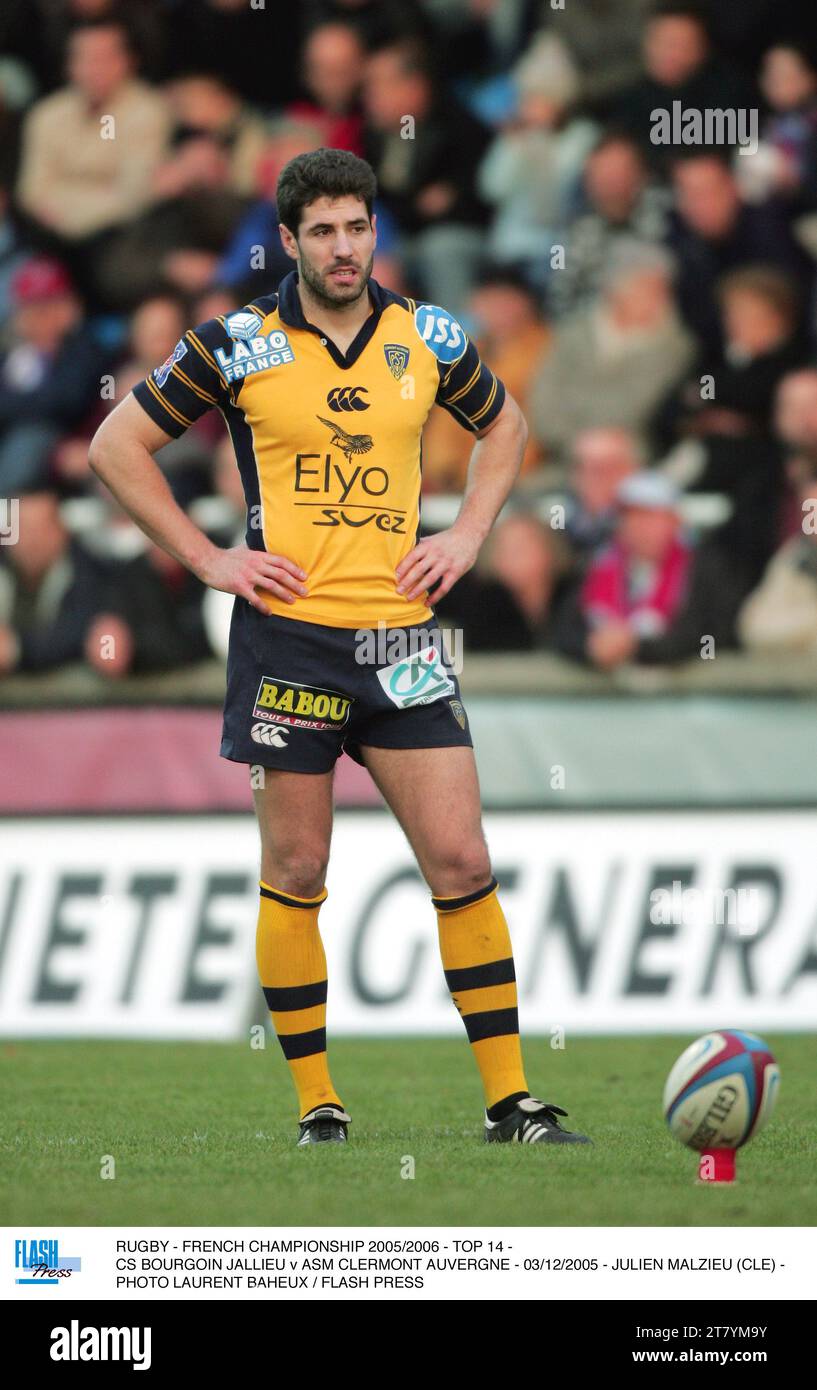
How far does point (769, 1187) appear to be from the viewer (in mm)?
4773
---
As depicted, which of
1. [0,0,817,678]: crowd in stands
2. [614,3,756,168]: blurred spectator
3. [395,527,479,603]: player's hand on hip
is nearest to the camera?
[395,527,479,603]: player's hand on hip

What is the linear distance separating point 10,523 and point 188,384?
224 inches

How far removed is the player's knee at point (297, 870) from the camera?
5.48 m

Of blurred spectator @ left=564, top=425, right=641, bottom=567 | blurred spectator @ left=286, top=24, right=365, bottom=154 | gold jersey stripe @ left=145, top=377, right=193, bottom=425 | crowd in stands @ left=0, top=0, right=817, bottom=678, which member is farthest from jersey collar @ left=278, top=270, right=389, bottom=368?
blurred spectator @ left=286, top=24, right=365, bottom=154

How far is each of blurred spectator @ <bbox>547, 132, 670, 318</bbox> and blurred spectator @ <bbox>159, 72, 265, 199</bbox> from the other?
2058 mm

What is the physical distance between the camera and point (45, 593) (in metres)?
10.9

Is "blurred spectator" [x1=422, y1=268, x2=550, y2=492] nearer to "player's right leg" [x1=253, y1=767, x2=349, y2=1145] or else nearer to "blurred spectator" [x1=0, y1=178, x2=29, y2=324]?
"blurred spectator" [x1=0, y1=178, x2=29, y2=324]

- **WHAT IS EXPECTED**:
State how many lines in the entries above contain the word "stands". Give only the number.

- **SOLUTION FOR THIS TASK**:
2